Sadly, detachable heels were hardly the only contrivances of “Midnight City.” Expositing that the mayor was assembling a group of city leaders was not enough to justify Ray Palmer’s presence in the bureaucratic scenes, and the only reason why Felicity even attends the first meeting is so that Ray can jump in and save her. The final deception of Quentin only works because of his inexplicable inability to recognize that the body type of this Canary is quite different from that of the original. The bigger, stronger, and experienced Diggle willingly staying behind in the Arrow cave while Roy and Laurel go out to rescue a trio of important hostages from some of the worst bad guys in recent “Arrow” history is absurd.
Of course, those bad guys might have been more menacing if the good guys had not spent the entire episode being disarmingly cavalier about the prospect of anarchy in the Glades. Thea and Team Arrow seem to spend the majority of their time either in or below Verdant, and some concern about their own backyard would have added some greater urgency to the climax.

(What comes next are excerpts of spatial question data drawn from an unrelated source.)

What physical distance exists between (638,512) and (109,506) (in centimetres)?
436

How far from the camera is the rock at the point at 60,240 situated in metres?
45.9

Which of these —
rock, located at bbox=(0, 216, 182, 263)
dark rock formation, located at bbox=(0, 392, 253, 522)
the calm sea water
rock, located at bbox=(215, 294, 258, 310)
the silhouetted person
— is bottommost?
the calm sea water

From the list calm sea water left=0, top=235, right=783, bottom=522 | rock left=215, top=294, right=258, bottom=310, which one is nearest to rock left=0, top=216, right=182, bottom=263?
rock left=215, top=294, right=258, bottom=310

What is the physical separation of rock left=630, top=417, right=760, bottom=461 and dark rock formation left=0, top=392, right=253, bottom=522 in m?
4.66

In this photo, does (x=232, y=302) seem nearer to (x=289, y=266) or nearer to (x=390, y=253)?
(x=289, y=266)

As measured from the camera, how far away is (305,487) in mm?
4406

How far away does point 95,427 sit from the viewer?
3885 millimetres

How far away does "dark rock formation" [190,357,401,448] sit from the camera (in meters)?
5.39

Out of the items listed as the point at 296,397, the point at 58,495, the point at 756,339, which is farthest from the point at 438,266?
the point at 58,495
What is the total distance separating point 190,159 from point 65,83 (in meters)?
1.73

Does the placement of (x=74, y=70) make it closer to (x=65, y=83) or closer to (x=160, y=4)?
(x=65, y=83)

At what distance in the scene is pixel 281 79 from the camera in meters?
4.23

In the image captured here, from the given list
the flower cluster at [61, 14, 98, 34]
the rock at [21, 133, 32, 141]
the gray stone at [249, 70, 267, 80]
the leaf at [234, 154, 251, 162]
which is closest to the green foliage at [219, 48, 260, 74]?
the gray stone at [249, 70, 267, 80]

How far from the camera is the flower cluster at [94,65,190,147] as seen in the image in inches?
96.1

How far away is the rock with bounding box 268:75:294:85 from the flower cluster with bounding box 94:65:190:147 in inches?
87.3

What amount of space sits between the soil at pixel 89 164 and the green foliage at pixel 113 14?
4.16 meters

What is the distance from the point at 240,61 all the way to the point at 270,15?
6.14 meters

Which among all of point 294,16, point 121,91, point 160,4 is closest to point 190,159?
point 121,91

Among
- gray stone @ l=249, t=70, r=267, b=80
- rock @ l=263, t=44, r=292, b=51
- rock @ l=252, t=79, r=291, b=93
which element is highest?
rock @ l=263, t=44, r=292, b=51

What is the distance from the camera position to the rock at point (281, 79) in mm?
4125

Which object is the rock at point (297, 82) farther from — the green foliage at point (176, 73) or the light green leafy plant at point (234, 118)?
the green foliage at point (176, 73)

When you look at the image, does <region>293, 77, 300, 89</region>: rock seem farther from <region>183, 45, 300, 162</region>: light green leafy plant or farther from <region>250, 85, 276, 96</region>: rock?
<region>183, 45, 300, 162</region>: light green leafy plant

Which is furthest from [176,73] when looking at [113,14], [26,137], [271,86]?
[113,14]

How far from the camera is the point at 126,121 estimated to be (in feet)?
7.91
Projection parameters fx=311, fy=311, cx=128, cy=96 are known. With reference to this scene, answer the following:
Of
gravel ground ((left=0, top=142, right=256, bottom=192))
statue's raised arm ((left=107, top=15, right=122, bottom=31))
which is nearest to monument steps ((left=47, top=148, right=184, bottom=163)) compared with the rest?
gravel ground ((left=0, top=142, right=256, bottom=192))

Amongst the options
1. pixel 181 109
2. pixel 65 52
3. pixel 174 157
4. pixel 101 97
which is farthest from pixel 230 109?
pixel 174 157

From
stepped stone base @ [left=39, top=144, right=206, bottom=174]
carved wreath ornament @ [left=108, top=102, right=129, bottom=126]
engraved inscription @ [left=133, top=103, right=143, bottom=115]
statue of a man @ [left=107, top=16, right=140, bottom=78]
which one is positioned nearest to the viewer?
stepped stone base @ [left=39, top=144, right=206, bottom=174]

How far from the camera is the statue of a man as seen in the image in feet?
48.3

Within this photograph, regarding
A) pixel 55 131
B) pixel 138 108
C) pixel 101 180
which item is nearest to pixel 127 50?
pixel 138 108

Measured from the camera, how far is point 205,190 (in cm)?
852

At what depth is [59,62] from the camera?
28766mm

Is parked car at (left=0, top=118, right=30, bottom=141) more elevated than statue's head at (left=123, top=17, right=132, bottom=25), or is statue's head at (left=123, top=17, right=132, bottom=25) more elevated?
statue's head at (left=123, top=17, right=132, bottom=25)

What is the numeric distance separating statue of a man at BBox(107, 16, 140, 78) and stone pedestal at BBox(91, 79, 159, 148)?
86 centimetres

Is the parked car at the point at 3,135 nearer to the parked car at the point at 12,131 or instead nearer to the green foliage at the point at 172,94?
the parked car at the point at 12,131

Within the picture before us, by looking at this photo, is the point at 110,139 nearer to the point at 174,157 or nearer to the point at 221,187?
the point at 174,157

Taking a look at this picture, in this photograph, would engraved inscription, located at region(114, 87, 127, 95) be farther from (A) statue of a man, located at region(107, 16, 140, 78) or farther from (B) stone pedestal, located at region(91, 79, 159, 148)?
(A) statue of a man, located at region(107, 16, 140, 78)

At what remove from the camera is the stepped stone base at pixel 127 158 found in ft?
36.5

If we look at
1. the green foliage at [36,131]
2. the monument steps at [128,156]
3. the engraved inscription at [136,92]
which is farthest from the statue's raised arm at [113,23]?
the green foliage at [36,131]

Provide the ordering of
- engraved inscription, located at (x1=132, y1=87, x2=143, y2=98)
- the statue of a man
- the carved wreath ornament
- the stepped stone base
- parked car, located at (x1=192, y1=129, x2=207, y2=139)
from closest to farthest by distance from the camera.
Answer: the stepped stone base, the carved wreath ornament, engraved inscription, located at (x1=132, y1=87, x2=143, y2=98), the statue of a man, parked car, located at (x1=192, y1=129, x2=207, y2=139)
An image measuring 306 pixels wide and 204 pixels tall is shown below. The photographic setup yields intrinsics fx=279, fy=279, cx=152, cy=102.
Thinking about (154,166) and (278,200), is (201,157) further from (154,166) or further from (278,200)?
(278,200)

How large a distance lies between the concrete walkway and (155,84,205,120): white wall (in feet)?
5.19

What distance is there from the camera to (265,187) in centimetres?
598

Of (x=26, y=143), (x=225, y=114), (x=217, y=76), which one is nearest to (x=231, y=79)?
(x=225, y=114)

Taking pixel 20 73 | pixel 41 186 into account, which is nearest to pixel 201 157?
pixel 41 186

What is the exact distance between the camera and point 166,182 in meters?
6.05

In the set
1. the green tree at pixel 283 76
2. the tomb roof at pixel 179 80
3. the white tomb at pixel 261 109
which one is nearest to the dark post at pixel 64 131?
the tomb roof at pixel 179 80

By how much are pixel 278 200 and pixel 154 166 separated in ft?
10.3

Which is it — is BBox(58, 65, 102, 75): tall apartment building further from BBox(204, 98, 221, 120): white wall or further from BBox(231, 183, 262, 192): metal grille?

What Needs To Happen Next: Oliver not dying was a stretch. Surviving his stab, fall, and snowy sojourn without breaking a few bones or losing a few digits to frostbite is about as unlikely as anything ever seen on “Arrow.” Still, he’s been missed sorely enough that audiences can handwave whatever brings him back to Starling to enact his own brand of justice on Danny Brickwell as soon as possible. Stephen Amell has a presence on screen unmatched by any of his costars, and the show really needs to pull him back into the main action to sustain viewers. At the very least, his reactions to the news that Laurel is pretending to be Sara and Ray is poaching Felicity’s vigilante services should be worth watching.
Whether or not Oliver and Ray do conflict over Felicity’s role in their respective quests, Felicity could use some Felicity time. There’s no reason why she and Oliver can’t enjoy a big fat reunion kiss upon his return, but Felicity needs some solo development to define her as more than a peripheral presence revolving around the masked men in her life. “Arrow” needs to give Felicity a point of view, and allowing Felicity to focus on Felicity for a while couldn’t hurt.
The rehabilitation of Laurel Lance is not so simple. At this point, it would almost be easier for “Arrow” to cut its losses and remove Laurel from the roster. Katie Cassidy has always done her best with the role, but the writing has not given her much in the way of consistency to work with. A lot of damage has been done, and turning her into the recurring character that Sara should have been could increase her appeal in the long term.
Before almost anything else, however, Quentin Lance needs to find out that Sara is dead, and he needs to be upset with Laurel (and Dinah) for not telling him sooner. He needs to be allowed to react realistically. Whether that means isolating himself from all of the people who lied to him or declaring himself done with the drama of Starling City and relocating to Las Vegas to launch a spinoff with Donna Smoak, Quentin needs to know.